Note there are no DHCP services on this network. Without DHCP you will need to manually setup networking on containers by adding static IPs and default routes.
Setting up DHCP ensures all containers or VMs connecting to the network get an IP and networking set up automatically. Setting up DHCP is not difficult, you need to choose a subnet for the overlay network, let's say 10.0.50.0/24, and then simply start a Dnsmasq instance attached to the vx0 bridge on one of the hosts. This instance will take care of DHCP services for the entire overlay network.
If you need containers on this network to access the internet this can be done by adding an masquerading rule.
Flockport automates this process and makes it easier to add Vxlan networks with DHCP services and masqerading as required.

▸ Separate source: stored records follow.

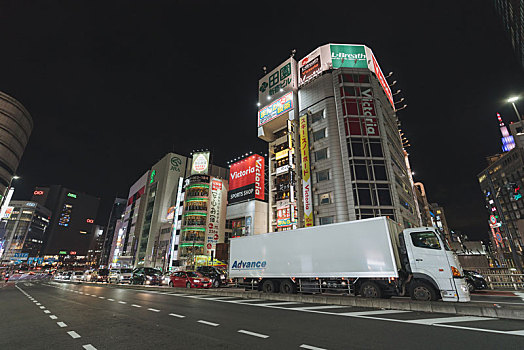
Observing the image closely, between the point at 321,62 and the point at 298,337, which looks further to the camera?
the point at 321,62

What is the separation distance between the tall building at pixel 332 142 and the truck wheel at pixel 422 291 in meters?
20.9

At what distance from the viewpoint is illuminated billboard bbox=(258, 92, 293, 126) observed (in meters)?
44.3

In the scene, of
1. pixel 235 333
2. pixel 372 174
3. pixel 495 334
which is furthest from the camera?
pixel 372 174

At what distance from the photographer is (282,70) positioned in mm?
48875

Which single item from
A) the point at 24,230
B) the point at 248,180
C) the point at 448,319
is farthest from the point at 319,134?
the point at 24,230

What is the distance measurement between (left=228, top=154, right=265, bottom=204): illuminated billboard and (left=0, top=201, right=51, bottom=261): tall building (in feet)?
442

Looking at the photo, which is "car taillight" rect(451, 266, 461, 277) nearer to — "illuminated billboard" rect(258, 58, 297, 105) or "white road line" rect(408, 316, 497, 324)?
"white road line" rect(408, 316, 497, 324)

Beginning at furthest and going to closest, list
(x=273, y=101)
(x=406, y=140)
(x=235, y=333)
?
(x=406, y=140), (x=273, y=101), (x=235, y=333)

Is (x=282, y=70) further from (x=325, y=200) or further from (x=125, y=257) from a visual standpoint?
(x=125, y=257)

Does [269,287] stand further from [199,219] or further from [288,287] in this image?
[199,219]

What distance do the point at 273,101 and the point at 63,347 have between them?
46113 millimetres

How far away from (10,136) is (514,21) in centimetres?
12857

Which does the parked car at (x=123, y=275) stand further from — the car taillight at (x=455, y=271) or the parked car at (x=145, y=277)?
the car taillight at (x=455, y=271)

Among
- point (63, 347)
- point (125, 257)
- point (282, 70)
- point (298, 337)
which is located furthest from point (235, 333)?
point (125, 257)
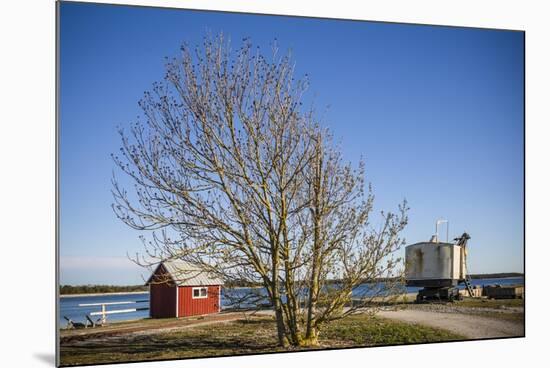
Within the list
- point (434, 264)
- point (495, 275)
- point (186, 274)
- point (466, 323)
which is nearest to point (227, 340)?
point (186, 274)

Here is a screencast of Flockport setting up a Vxlan network.
Kernel version 3.14 and up is the minimum recommended for Vxlan networks. A note of Vxlan ports. The Vxlan IANA assigned port is 4789. Older versions of the kernel Vxlan driver defaulted to port 8472. Often if the Vxlan ports are not consistent across hosts the network will not work so its important to use a recent version of the kernel. Also if you are using a firewall please ensure port 4789 is open.
Please note Vxlan uses multicast and so will not work on the cloud as few cloud providers support multicast. Vxlan is a great option for your own setups, datacenters etc but on the cloud you need to use other options. Using layer 3 networks and BGP is a good option for cloud based networks. We covered Wireguard previously which is another option and provides encryption out of the box.